Mini nouvelle
Les jumeaux étaient rentrés au petit matin, complètement ivres. Encore. Félice avait entendu Bruno dire à Benoît de ne pas pisser dans le massif de roses, l’autre hilare avait répondu « t’as bien gerbé dans les thuyas ». Ils avaient claqué la porte d’entrée et escaladé, de guingois l’imaginait-elle, l’escalier en chêne qui avait grincé ne réveillant personne, sauf elle qui attendait l’heure. La veille au soir, elle avait préparé le dîner. Un gigot. Parce que c’est ce qu’il avait demandé. De son ton péremptoire « Ce soir Félice, tu me feras ton succulent gigot! » qui n’appelait aucune réponse si ce n’est « oui chéri, bien entendu ». Félice n’aimait pas le gigot. Elle n’aimait pas non plus son mari.

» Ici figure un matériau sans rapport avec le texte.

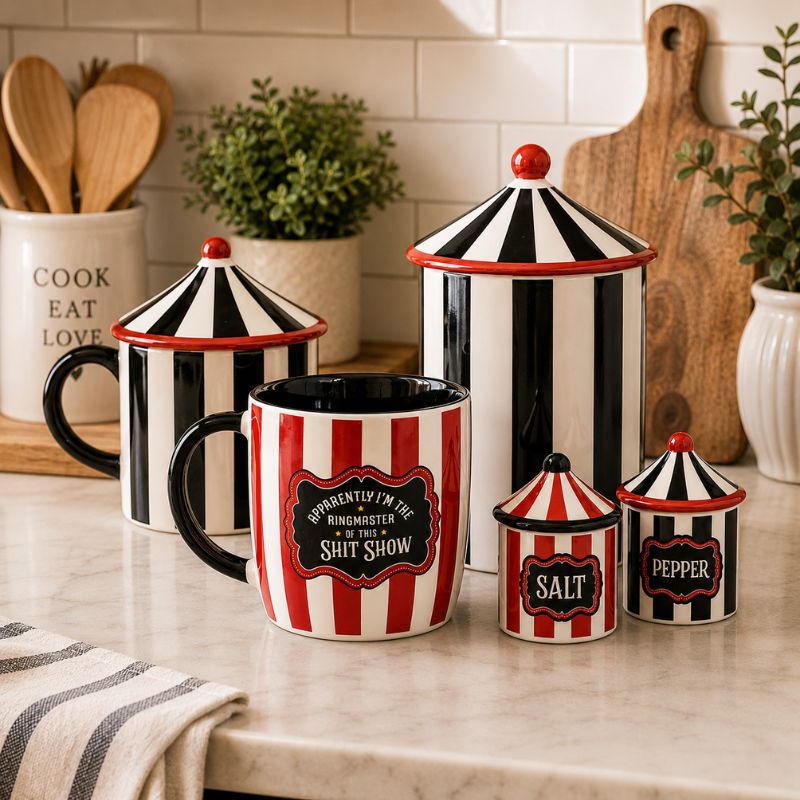 A set of ceramic kitchen canisters and a mug with a red and black striped circus-style design, displayed on a kitchen countertop with a tiled backsplash, wooden cutting board, and small plants in the background.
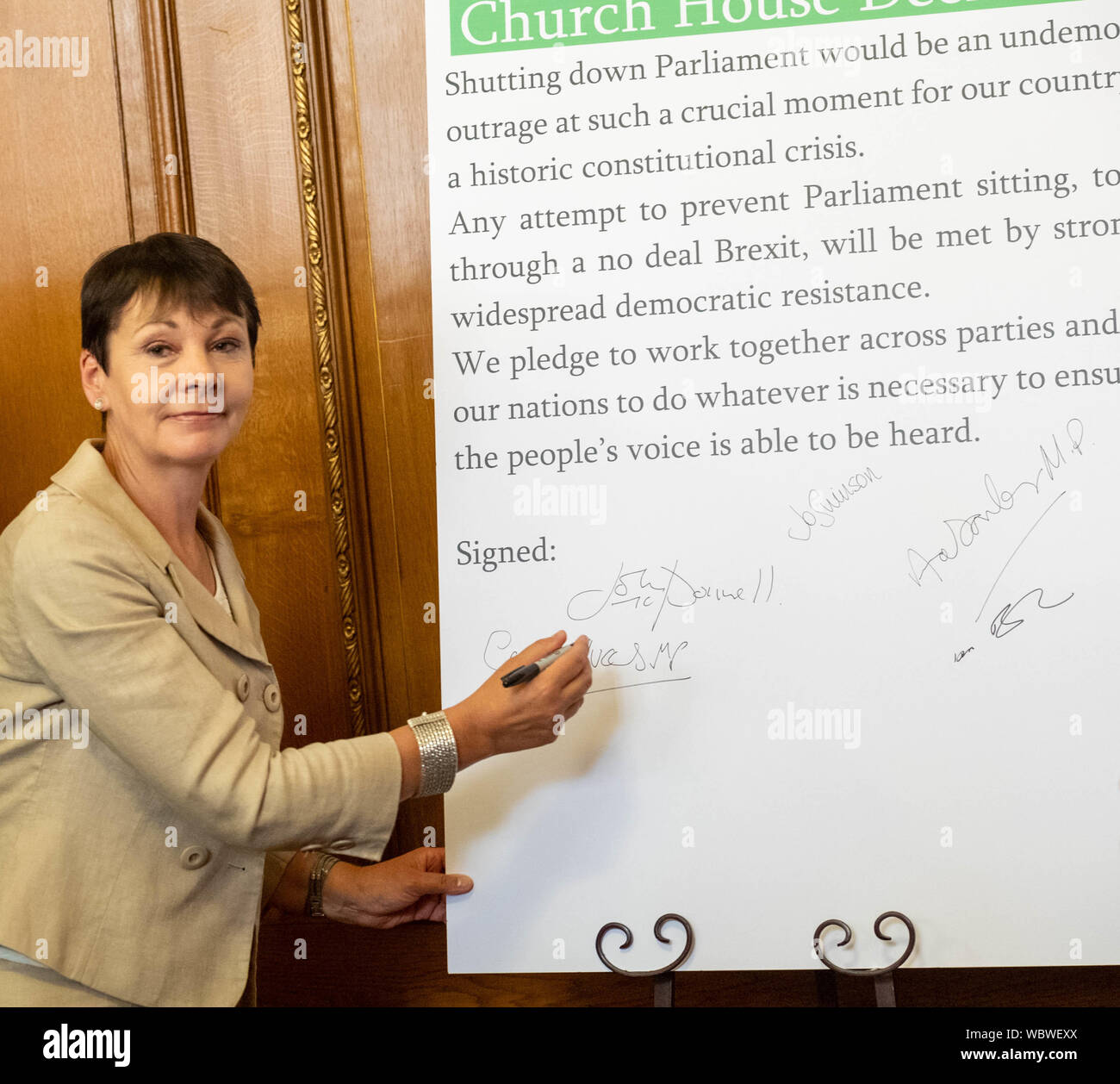 London, UK. 27 August 2019.  Church House declaration meeting of UK opposition leaders and MP's signing a declaration against the shutting down of parliament by Boris Johnson MP PC Prime Minister. Caroline Lucas, the only Green Party MP sighs the Declaration  Credit Ian DavidsonAlamy Live News Stock Photo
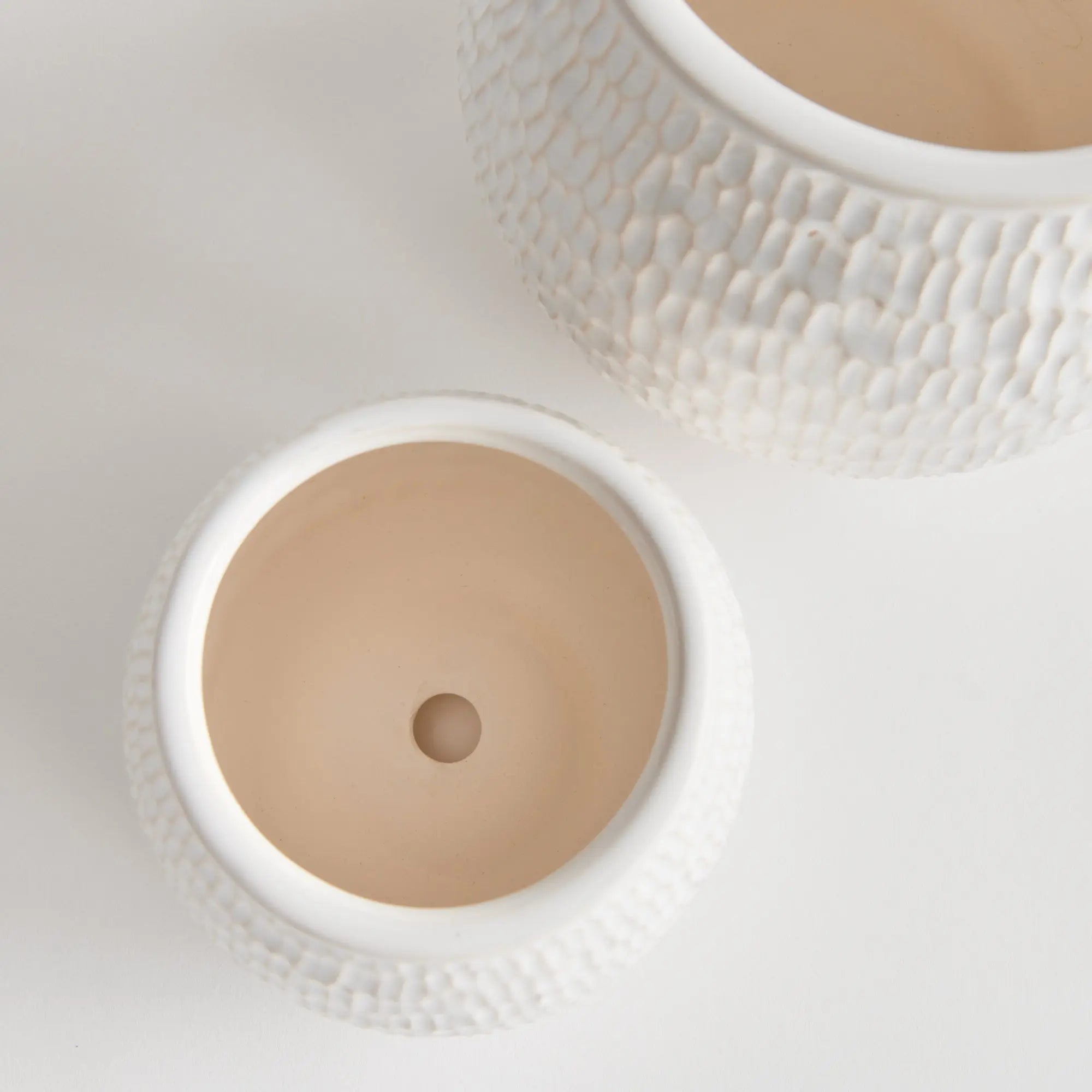 Artisan white pottery planters with drainage for indoor plants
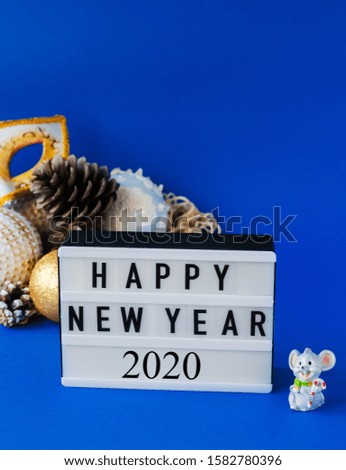 Happy New Year 2020 text on light box with little toy rat and Christmas composition on blue background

Sa belle-mère Marie-Michelle et son époux Edouard s’étaient invités sans crier gare sous prétexte de voir les enfants (qui n’en étaient plus, qui n’étaient jamais là et qui se fichaient bien de la visite de leurs grands-parents) et de prendre soin d’Émile, leur fils. Son mari. Le père de ses enfants. Surmené par un travail oppressant, pas suffisamment soutenu par une épouse qu’elle considérait comme distante. Elle avait passé le pas de la porte en soupirant « quelle idée d’habiter si loin… cette lubie que vous avez Félice de vouloir vous extraire de la ville ». Félice n’y était pourtant pas pour grand chose, elle avait juste émis le souhait d’un peu de verdure. Émile avait choisi ce pavillon sans la consulter voilà deux décennies. Elle n’aimait ni son exposition, ni son jardin enclavé. L’intérieur était froid et voyait fanfaronner les trophées de chasse de son mari. Tête de sanglier et autre chevreuil, qu’elle exécrait. Edouard, son beau-père, fidèle à lui-même, tirait sur son cigare, empestant la maison, et profitait du grand salon les pieds sur la table basse.